Dell Answers Customer Calls For Linux In Europe

Those who keep denigrating government regulation really must take note of this major announcement by Dell in Europe: Dell is now selling Linux PCs to consumers at large. Unlike Dell US, which sells Linux on some its top of the line servers only, Dell Europe now has the freedom to sell operating systems other than Windows to anyone.

Why is this important? Because it means that, at least in Europe, Dell has the freedom to sell the systems that it wants to customers. If Dell wants to bundle its own music service, or its own software with the systems, it can now do that, just as Apple has been doing all along. It has this freedom in Europe because the European Union has put Microsoft on a very short leash. Consequently, Dell can move away from Microsoft without any fear of retribution from Microsoft.

This is not the case in the United States, of course. The US government has relaxed its controls on Microsoft’s monopoly power.
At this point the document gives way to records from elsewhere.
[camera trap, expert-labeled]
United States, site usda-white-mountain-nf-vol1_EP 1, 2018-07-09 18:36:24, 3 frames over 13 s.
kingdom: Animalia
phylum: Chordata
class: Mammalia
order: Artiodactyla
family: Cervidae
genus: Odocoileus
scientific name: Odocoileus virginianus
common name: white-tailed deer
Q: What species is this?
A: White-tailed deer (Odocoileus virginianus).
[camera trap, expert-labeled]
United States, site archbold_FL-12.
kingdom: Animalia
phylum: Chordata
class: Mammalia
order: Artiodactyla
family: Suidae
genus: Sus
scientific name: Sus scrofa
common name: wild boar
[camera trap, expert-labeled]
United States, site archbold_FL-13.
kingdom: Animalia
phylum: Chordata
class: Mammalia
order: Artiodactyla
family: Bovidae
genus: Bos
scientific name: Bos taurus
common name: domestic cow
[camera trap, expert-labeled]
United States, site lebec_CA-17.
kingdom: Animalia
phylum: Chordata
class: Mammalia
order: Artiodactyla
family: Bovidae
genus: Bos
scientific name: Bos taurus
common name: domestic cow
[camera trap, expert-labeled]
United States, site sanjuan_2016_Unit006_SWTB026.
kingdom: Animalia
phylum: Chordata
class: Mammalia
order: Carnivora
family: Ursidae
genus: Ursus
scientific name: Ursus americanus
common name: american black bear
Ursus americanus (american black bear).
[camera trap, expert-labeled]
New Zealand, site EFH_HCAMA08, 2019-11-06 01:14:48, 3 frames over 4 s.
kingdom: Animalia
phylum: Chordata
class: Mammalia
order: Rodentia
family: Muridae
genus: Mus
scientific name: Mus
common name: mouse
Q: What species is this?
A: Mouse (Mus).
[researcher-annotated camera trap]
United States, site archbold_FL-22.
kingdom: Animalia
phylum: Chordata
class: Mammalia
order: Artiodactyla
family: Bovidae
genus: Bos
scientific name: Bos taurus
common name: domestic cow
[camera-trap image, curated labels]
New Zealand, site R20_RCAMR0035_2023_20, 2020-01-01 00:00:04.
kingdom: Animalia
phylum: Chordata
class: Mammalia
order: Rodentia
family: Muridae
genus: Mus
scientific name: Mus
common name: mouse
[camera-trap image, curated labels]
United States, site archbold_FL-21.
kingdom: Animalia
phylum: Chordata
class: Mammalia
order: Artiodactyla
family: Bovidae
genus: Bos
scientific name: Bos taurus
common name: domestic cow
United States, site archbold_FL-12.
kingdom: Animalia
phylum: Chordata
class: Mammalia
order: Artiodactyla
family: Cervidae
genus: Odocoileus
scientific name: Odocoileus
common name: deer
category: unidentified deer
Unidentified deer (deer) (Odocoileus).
Consequently, Dell, HP, Gateway and other computer manufacturers have little freedom to promote or to include services that compete with the services that Microsoft promotes through its Windows operating system. This means that Dell, HP and Gateway cannot compete with Apple! They cannot promote or sell services (such as a music store) on computers that they sell! In effect, Microsoft has enslaved these large corporations, and has relegated them to purveyors of commodity computers that net little profit.

So, if you’re wondering why Dell and HP are not offering digital music stores even when Microsoft’s store is clearly failing, look no further than Microsoft and the ridiculous lack of regulations in the American marketplace. In this absurd environment, an inept competitor like Microsoft is suppressing all competition and allowing Apple to run away with the booty. As an Apple stockholder, I don’t mind, but perhaps Dell stockholders should.